At the end of the trip, we had to hitchhike a few hundred kilometers to get back to a town with a bus stop. One of our rides was in a tiny car with a troupe of Uzbekistani puppeteers who were traveling around Russia putting on puppet shows. Our driver was a jolly old man with a full grill of gold teeth.
What were the most critical pieces of gear on the trip?
Trip MVP: UltaMid 4 Insert, No Floor
The mosquitos and black flies were pretty thick at lower elevations, and even up higher if there was no wind. We used the mesh for a lunch shelter or when we needed a moment to breathe easy. On the river portion (where the bugs were the worst), we learned to dig a trench around the entire shelter and bury the edges of the bug mesh to keep the buggers out.

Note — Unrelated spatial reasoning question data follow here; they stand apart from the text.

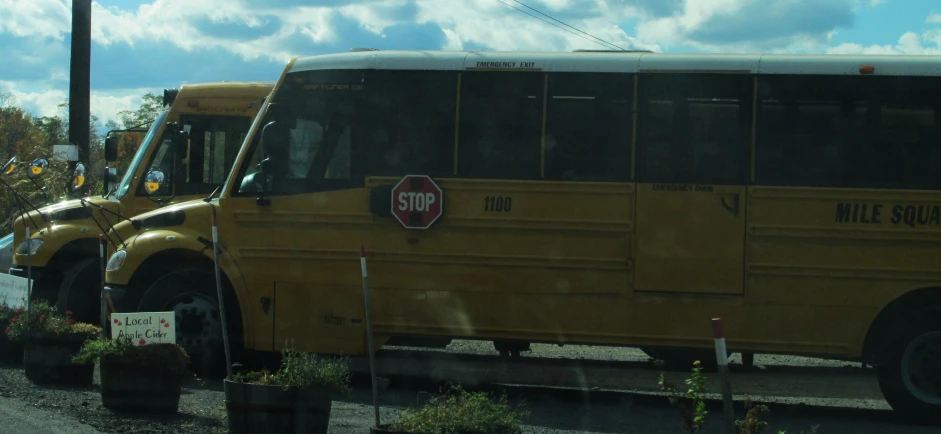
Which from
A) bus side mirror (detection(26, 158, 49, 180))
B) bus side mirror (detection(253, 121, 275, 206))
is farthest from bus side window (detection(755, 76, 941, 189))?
bus side mirror (detection(26, 158, 49, 180))

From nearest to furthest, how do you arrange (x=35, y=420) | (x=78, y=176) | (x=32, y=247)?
(x=35, y=420)
(x=32, y=247)
(x=78, y=176)

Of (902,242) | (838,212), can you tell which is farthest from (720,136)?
(902,242)

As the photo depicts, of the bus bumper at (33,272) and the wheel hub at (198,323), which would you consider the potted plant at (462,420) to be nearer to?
the wheel hub at (198,323)

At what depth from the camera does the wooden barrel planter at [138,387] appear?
25.6ft

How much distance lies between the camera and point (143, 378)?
779 cm

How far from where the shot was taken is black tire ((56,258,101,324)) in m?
11.6

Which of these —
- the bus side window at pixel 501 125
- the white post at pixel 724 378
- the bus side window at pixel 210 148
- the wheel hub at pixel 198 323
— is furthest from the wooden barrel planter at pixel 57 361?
the white post at pixel 724 378

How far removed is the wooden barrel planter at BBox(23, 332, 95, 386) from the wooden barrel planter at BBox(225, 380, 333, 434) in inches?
113

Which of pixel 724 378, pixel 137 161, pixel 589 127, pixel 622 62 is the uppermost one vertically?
pixel 622 62

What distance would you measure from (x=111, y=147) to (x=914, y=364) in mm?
8845

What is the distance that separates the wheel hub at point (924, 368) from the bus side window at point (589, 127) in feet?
8.62

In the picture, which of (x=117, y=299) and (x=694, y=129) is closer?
(x=694, y=129)

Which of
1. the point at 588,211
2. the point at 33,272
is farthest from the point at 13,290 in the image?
the point at 588,211

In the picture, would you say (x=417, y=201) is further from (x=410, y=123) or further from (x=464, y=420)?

Having the bug mesh was the only thing that kept us sane and able to tolerate the hordes.
Pack: 5400 Porter Pack
You guys were awesome about letting us use a few prototypes of the new 5400 Porter pack. Enormous, super light, and the pack just swallowed all our gear while comfortably carrying everything we needed.
Packraft: Alpacka Rafts Explorer 42
Alpacka Rafts was kind enough to let us borrow a boat for this trip- the Explorer 42. It weighed 7.5 lbs and could carry both of us with all our gear packed safely inside the tubes. We had a special paddle that worked either as a single kayak paddle or broke down into two canoe style paddles. This setup allowed us to save a lot of weight, and safely carried us down a glacial melt river, through forest fire logjam deathtraps, across a maze of lakes and canals, and finally down the giant Kamchatka River.